General Discussion
In reply to the discussion: Thomas Franks, the Clintons and "phony" Democratic populists in the New Gilded Age [View all]merrily
(45,251 posts)It was my shorthand for people who took part in quite a few peace marches, maybe civil rights marches in the 1960s. Not necessarily the druggie, Haight Ashbury types--"not that there's anything wrong with that," or the "Can you spare some change?" group.
The persistent demonstrators could have been accountants, for all I know. I do know for certain that some were doctors and lawyers. And members of the military, etc.
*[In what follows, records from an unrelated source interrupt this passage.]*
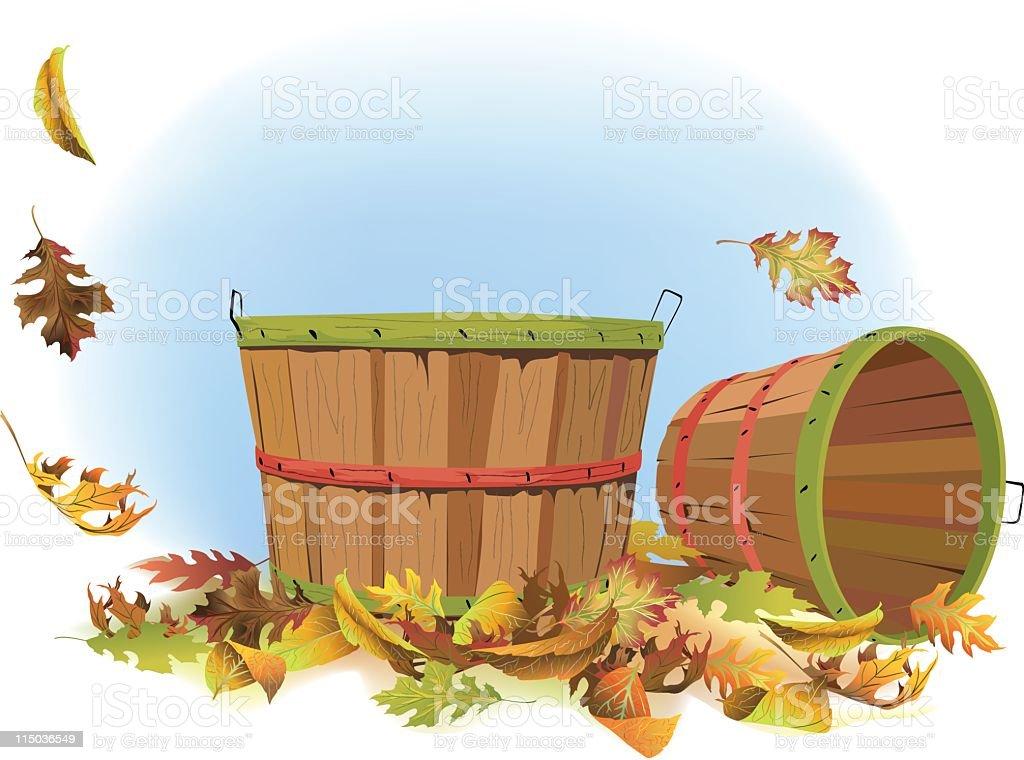 Bushel baskets and fall leaves royalty-free stock vector art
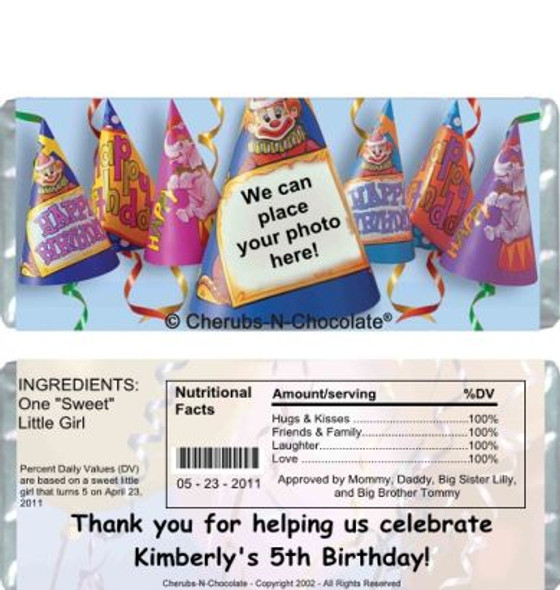 Birthday Hats Candy Wrapper Sample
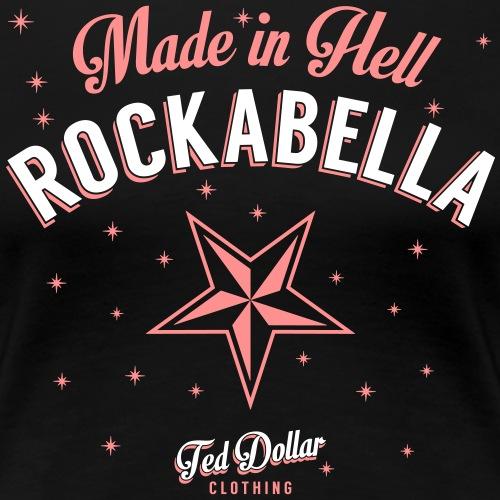 Made in Hell Rockabella - T-shirt Premium Femme
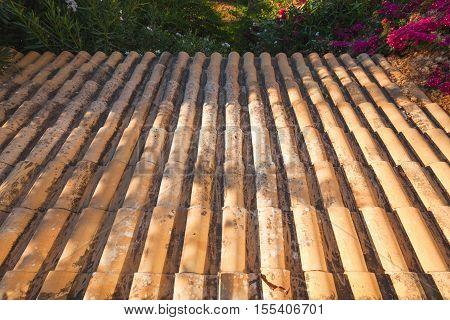 Old Tiling Roof Slope Goes Down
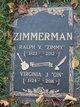 """Ralph V. """"Zimmy"""" Zimmerman"""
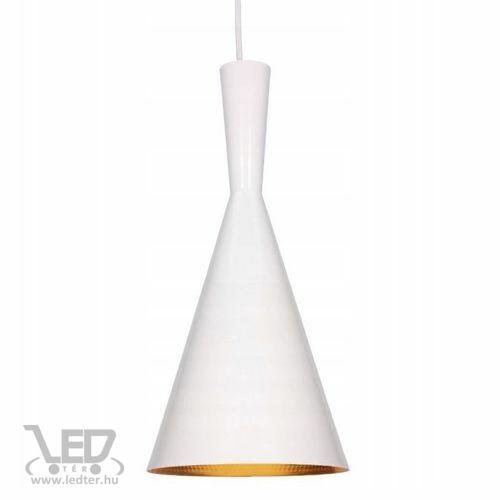 Modern lámpa függeszték tölcsér forma fehér - arany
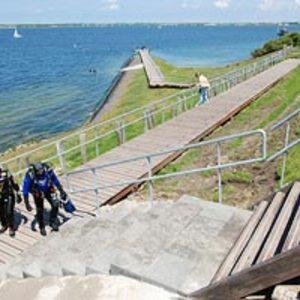 Scharendijke West - De Kabbelaar image 2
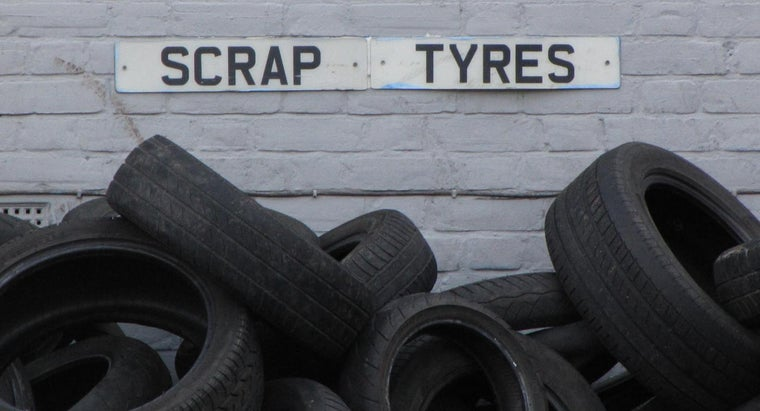 Where Do You Find Scrap Tires Sellers?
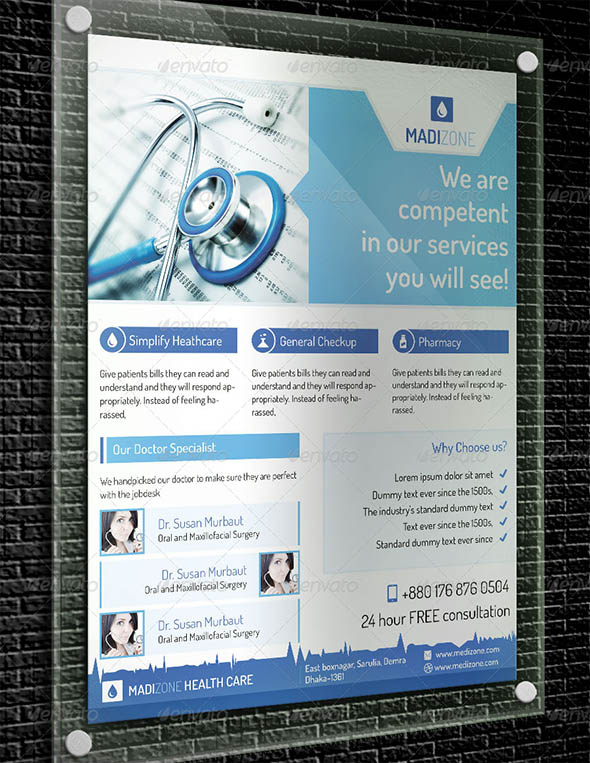 Exclusive Corporate Medical Flyer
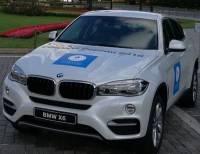 Два олимпийских «золотых» автомобиля выставлены на продажу на Авто.ру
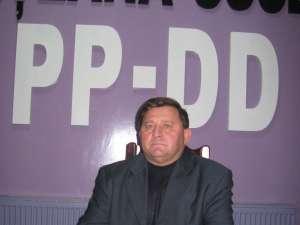 Omul de afaceri Dumitru Ciubotariu a fost ales în funcţia de preşedinte al filialei din Rădăuţi a Partidului Poporului – DAN DIACONESCU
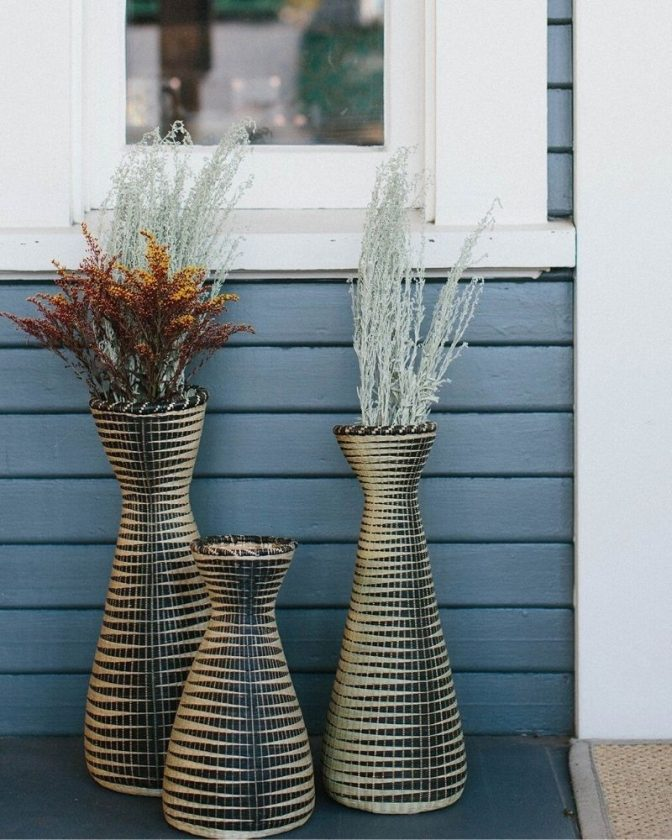 Sustainable and fair trade vases and planters
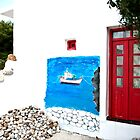 The Mural, Katsadia, Lipsi, Greece by Mary Canning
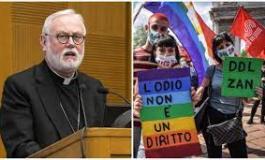 DDL ZAN: quel boomerang per i giallo-rossi (ma anche per il Vaticano)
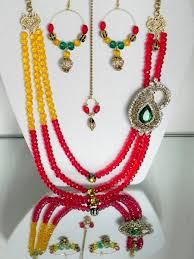 With Beads Indian Jewelry Designs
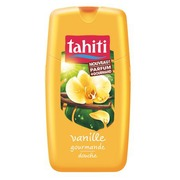 Gel douche Tahiti Vanille - 250 ml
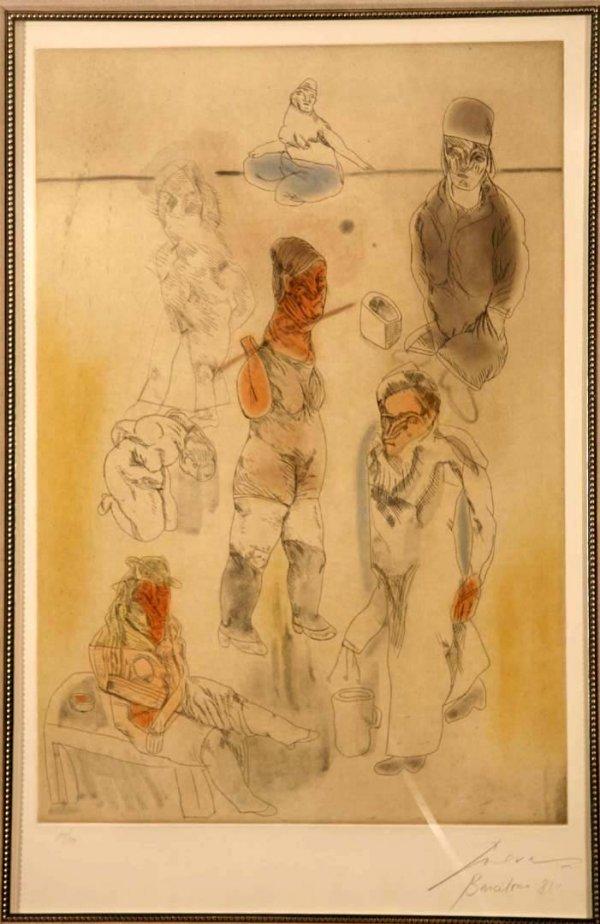 116:  CUEVAS,    JOSE LUIS,  Mexican b. 1934,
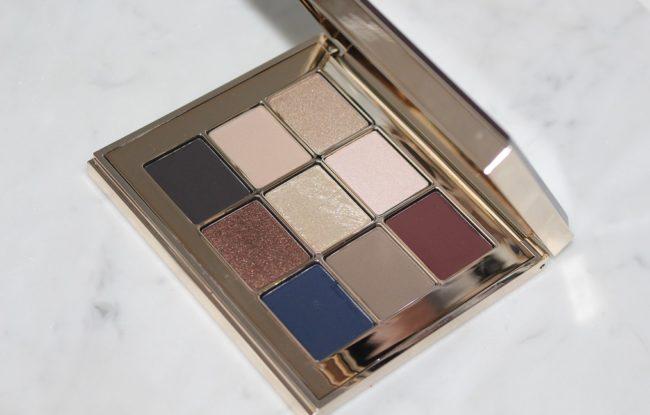 Bobbi Brown Caviar and Rubies Eyeshadow Palette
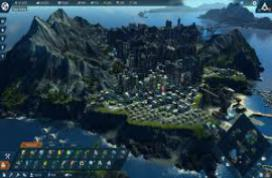 Anno 2205 CODEX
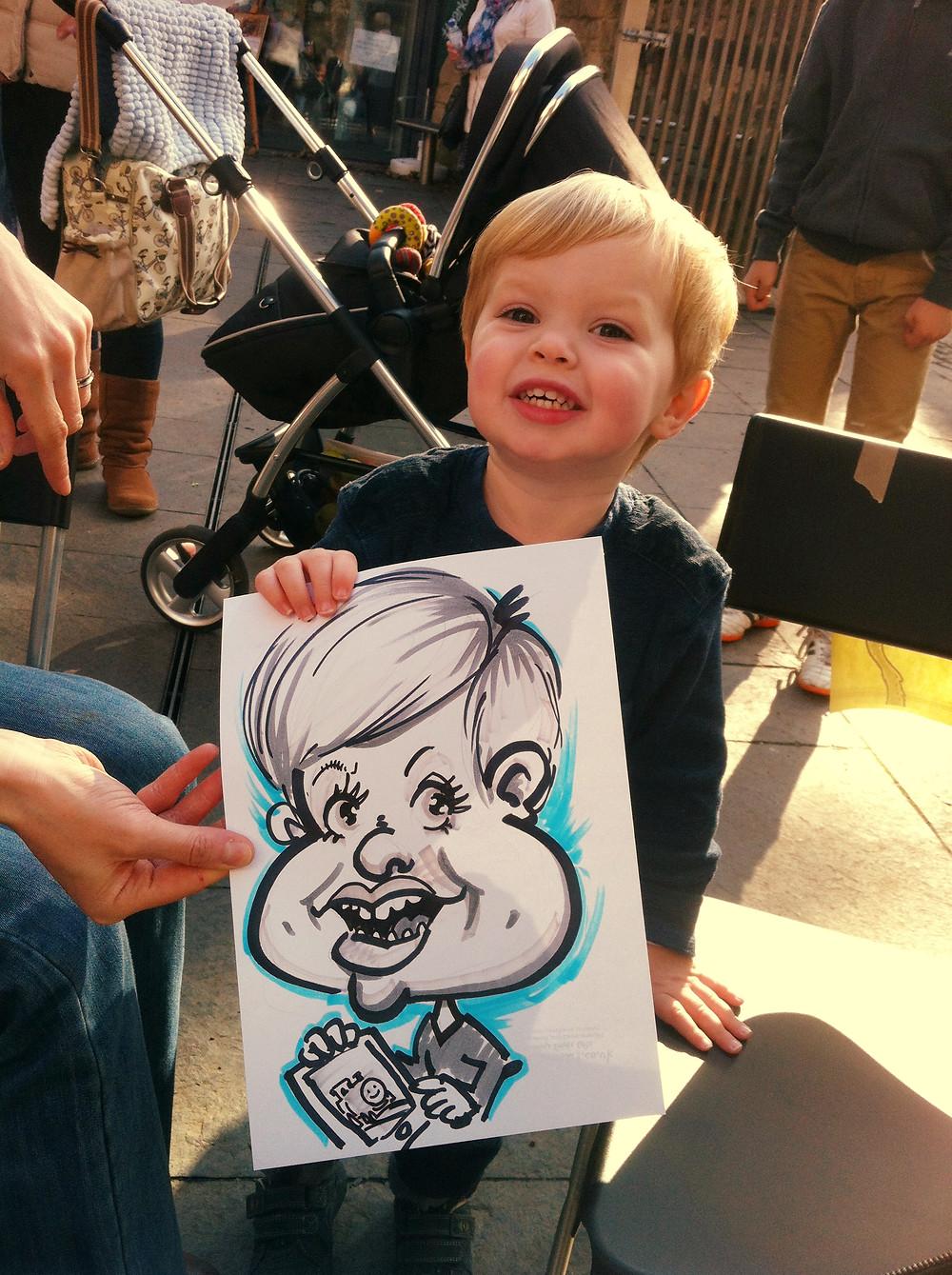 Jesmond Dene Art Market caricature.JPG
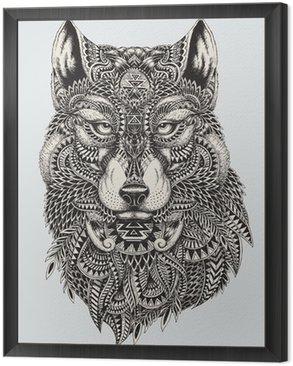 Tavla i Ram Mycket detaljerade abstrakt wolf illustration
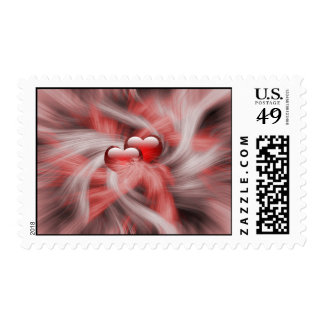 Hearts Love Theme Postage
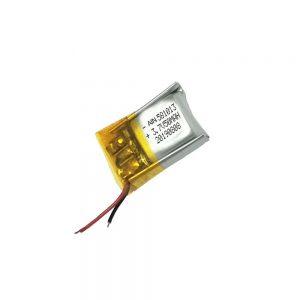 Taas nga kalidad nga baterya sa lithium polymer 3.7V 50mAh 581013 nga baterya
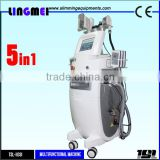 Factory Sell Melt Fat Cell Fast Fat Freezing Liposuction Cavitation RF Lipo Laser Machine
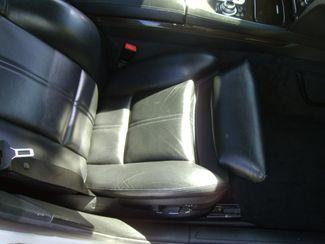 2011 BMW 740Li LI Las Vegas, NV 29
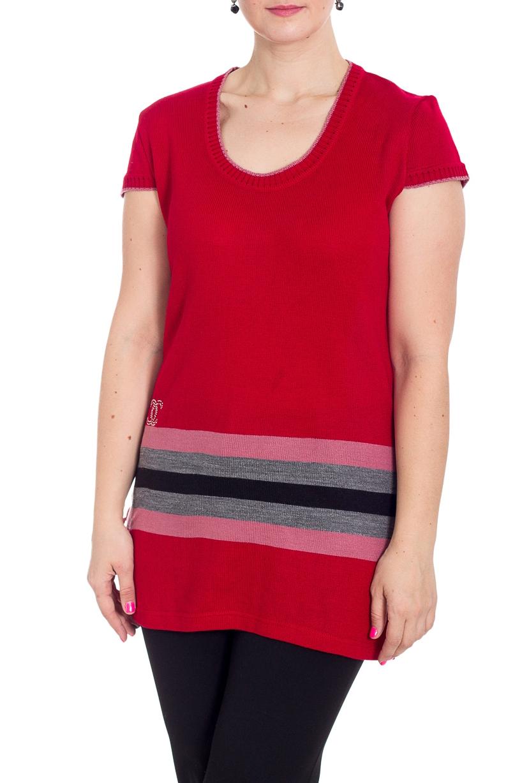 ТуникаТуники<br>Удлиненная туника с круглой горловиной и короткими рукавами. Модель выполнена из вязаного трикотажа. Туника будет отлично смотреться с блузками и водолазками.  В изделии использованы цвета: красный, серый, розовый, черный  Рост девушки-фотомодели 180 см<br><br>Горловина: С- горловина<br>По материалу: Вязаные,Трикотаж<br>По рисунку: С принтом,Цветные<br>По силуэту: Приталенные<br>По стилю: Повседневный стиль<br>Рукав: Короткий рукав<br>По сезону: Осень,Весна<br>Размер : 54<br>Материал: Вязаное полотно<br>Количество в наличии: 1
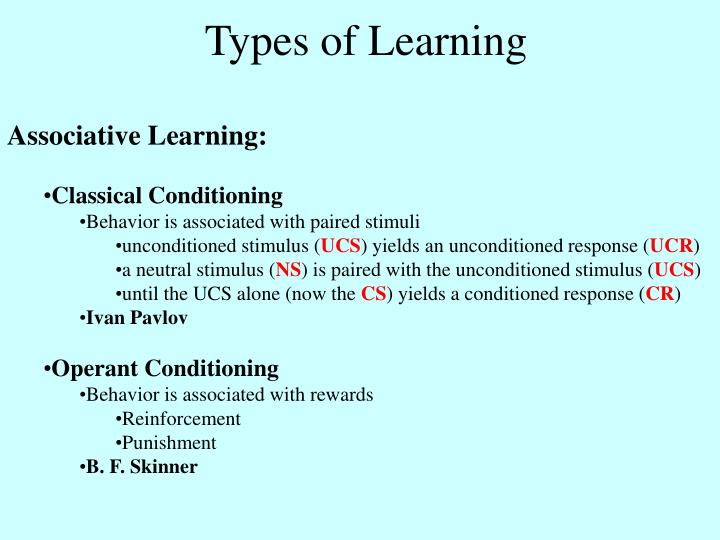 Ppt Types Of Learning Powerpoint Presentation Free Download Id 5640643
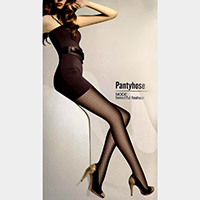 Jacquard Zigzag Pattern Pantyhose Tights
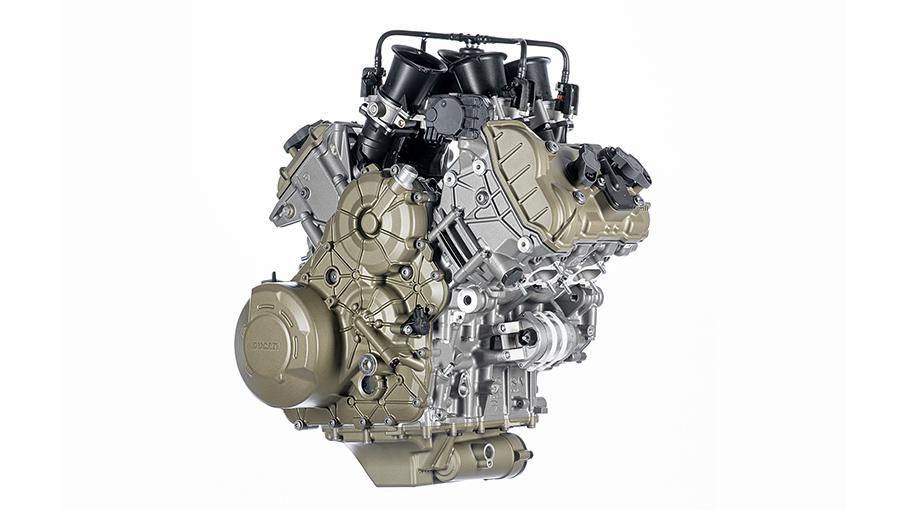 V4 Granturismo: o motor para a próxima geração da Ducati Multistrada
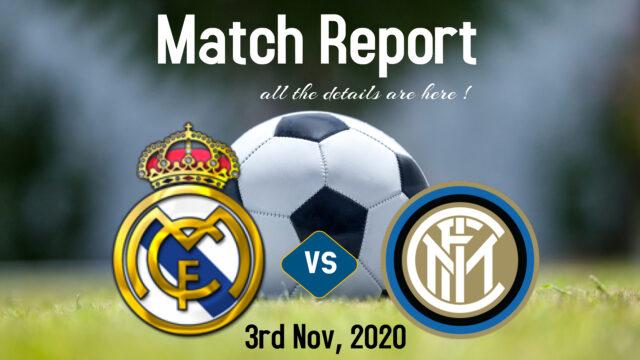 Football Match Riview RM-Vs-Int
And some kids of multimillionaires, too.
The ones I mean are the ones who believe with 100% certainty that they fought the peace and civil rights battles for 5, 10, 15 years and finally won. When I tell them maybe it only looked as though they won, maybe the same things would have happened if they stayed home, they get furious. I don't blame them.
Same thing for those who go to a lot of demonstrations today, though most demonstrations today seem kind of puny. Even those who don't demonstrate, but keep telling us to call the White House or sign this internet petition or call our Rep. If any of that did anything, the bill that went to Baucus would have had a public option.
No one seems to want to even consider for a minute that they may need to change their M.O. What was good enough for the 1960s (or so it seemed) is going to do wonders in 2009-2016 and maybe forever. Or so they seem to think.
Um, how is it been working for us, so far? If I ask, that, someone will point to some vote or other of his or her rep. However, that doesn't mean the rep changed his or her vote because of calls and internet petitions. It was how the rep was going to vote all along.
Not to mention the damned D.C. kabuki. "Here, Emma, this vote is going to pass no matter what. You live in blue state, so go ahead and vote No. " or "Gee, the Dems out there want this vote to pass, but screw that. Let's make sure it's damn close, though, so it's looks like we REALLY tried. If you are in a solid blue state, or very, very popular, vote no and help out your fellow Dems in the pale blue states who have to vote yes or get primaried next time."
Anyway, the bottom line is, whatever did or did not work in the Sixties, that was a long time ago. It's not working today, so we have to find things that might work. At that point almost everyone is pissed at me and I get reamed as negative. Why? Because I think we should stop doing things that don't work and try to think of things that might?